Egypt’s foreign cash reserves are bleeding

Official data released by the Central Bank of Egypt revealed that the country’s foreign currency reserves were bled again in the last month as a result of the negative repercussions of the emerging coronavirus (COVID-19).

The Central Bank of Egypt announced on Sunday that foreign reserves in the country decreased to $36.0037 billion at the end of May, from $37.037 billion at the end of last April. This means the Egyptian foreign exchange reserves lost $1 billion in the last month.

The Central Bank of Egypt announced, earlier, that the balance of its foreign exchange reserves had reached at the end of last April, about $37.037 billion, compared to about $40.108 billion at the end of last March.

The Central Bank statement pointed to the continued repercussions of the spread of the new coronavirus on the global markets for the second month in a row. He added that due to these repercussions, the exits of foreign financial funds’ investments from emerging markets as well as Egyptian markets continued during the month of April, albeit at a lower rate than last month.

The monetary reserve in Egypt reached its highest levels in October 2019, and exceeded $45 billion and $246 million. The reserves fell for the first time at the end of March to about $40 billion, losing $5 billion dollars at once, and for the first time in three years. Later, the monetary reserve witnessed another decrease of about $3 billion at the end of April, although Egypt’s obtaining a loan of $2.7 billion from the International Monetary Fund in May, curbed the decline in the large cash reserve, despite the decline in foreign exchange resources, especially from tourism. But even when Egypt’s foreign exchange reserves reached their highest levels, financial and economic experts have warned that most of the reserves are in fact made up of debt.

The cash reserve is usually used to pay the value of imports and the country’s external debt installments. But the Egyptian monetary reserve is now eroded in purchasing imports and paying off the external debt, while Egypt’s sources for obtaining foreign exchange are considered almost idle. Egypt relies on obtaining foreign exchange from four sources, all of which have been affected by the spread of the coronavirus.

Tourism is the most affected of these sources, with tourism revenues recently reaching 0 per cent. According to the most optimistic estimates, if tourism returns gradually, the losses from tourism revenues for this year will reach 75 per cent.

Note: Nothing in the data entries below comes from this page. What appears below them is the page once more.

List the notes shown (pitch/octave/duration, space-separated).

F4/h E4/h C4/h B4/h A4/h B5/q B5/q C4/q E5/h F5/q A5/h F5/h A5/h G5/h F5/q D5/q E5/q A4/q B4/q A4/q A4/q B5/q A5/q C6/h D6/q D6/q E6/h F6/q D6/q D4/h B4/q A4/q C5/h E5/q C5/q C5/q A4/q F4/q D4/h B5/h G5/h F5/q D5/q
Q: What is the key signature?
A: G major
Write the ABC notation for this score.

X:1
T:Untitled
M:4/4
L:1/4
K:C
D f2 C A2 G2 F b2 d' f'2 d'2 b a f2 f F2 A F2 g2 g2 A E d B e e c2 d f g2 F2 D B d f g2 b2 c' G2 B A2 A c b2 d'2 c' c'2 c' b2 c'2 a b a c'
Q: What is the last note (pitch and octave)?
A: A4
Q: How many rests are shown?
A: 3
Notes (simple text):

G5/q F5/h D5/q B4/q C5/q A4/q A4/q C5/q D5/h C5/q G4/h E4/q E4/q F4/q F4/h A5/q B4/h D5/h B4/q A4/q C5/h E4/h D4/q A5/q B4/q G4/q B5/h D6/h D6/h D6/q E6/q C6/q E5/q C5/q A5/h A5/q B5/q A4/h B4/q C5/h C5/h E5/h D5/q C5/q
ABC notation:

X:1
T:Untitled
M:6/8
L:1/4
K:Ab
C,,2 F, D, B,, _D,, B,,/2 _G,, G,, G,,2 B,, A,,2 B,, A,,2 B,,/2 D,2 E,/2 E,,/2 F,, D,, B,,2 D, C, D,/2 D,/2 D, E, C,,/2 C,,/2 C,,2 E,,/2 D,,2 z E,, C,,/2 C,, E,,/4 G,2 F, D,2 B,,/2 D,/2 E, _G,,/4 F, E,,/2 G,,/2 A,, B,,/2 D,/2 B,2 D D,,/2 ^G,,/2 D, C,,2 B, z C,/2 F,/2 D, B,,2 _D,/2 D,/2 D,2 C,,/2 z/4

Remittances from Egyptians from abroad were also severely damaged, and Cairo recorded the return of thousands of Egyptian workers in the Gulf countries, after the closure of many companies and jobs there in light of the spread of the coronavirus.

Low global trade and the collapse in oil prices have caused a decline in the number of ships and tankers crossing the Suez Canal. The Suez Canal has not announced specific estimates of the size of the losses, but observers have said that the losses will be significant. The decline in global trade rates affected not only the Suez Canal but also Egyptian exports, which are Egypt’s fourth largest source of foreign exchange.

Observers say it is too early to know the extent of the damage to the Egyptian economy, but the bleeding of foreign exchange reserves indicates a disaster. The numbers indicate that the Egyptian foreign exchange reserves lost nearly $9 billion in three months, despite Egypt obtaining a loan from the International Monetary Fund worth $3 billion. Observers warn that the erosion of foreign exchange reserves due to import spending will leave the country sinking in debt.